--- Data provided ---

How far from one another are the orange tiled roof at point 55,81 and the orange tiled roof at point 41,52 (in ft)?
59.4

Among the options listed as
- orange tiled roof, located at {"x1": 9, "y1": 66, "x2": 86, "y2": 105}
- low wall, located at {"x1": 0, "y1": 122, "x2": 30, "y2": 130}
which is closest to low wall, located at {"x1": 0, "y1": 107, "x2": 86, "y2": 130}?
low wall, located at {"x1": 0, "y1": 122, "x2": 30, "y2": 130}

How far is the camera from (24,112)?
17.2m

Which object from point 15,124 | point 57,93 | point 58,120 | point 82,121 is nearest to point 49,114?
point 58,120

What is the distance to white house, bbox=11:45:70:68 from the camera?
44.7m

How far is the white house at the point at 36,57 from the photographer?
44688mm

---
--- Data provided ---

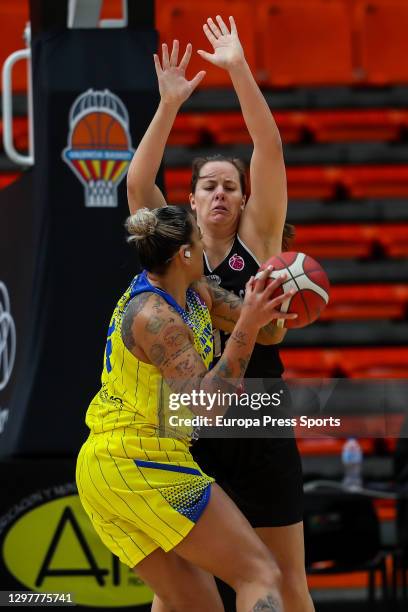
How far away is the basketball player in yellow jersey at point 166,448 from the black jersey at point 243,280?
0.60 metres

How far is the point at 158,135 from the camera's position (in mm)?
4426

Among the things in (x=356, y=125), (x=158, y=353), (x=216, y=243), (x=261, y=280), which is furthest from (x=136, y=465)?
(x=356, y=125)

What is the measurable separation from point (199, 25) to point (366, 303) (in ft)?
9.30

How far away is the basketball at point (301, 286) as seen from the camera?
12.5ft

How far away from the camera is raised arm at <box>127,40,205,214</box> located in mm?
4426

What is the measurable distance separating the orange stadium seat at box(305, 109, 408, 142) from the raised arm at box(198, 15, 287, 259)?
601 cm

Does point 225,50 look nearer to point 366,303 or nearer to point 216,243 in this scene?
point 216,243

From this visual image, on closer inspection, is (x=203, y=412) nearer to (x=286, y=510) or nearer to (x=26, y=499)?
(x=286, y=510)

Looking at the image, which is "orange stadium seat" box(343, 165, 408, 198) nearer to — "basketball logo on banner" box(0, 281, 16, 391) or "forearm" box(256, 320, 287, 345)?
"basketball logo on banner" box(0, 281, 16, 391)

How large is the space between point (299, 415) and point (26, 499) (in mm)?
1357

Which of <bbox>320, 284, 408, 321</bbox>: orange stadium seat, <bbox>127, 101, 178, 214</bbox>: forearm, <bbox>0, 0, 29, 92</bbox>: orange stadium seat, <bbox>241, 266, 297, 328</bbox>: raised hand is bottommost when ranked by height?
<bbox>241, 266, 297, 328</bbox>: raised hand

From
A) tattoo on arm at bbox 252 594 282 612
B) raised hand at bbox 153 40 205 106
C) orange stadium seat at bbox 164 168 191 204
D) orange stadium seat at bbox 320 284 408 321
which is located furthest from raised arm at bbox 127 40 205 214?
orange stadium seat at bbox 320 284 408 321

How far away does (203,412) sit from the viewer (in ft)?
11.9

---
--- Data provided ---

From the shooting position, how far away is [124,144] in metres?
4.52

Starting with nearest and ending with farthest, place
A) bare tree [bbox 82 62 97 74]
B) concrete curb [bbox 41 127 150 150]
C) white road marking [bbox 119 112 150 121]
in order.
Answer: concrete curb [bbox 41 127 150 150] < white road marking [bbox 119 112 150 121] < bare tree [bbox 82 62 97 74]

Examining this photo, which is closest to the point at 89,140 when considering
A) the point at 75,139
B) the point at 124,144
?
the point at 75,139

---

§ **Given task**: Can you transcribe the material word for word, starting at the line containing "Among the options listed as" and ending at the line containing "which is closest to low", with both of those lines included?

§ **Solution to this exercise**:
Among the options listed as
- orange tiled roof, located at {"x1": 9, "y1": 66, "x2": 86, "y2": 105}
- low wall, located at {"x1": 0, "y1": 122, "x2": 30, "y2": 130}
which is closest to low wall, located at {"x1": 0, "y1": 107, "x2": 86, "y2": 130}?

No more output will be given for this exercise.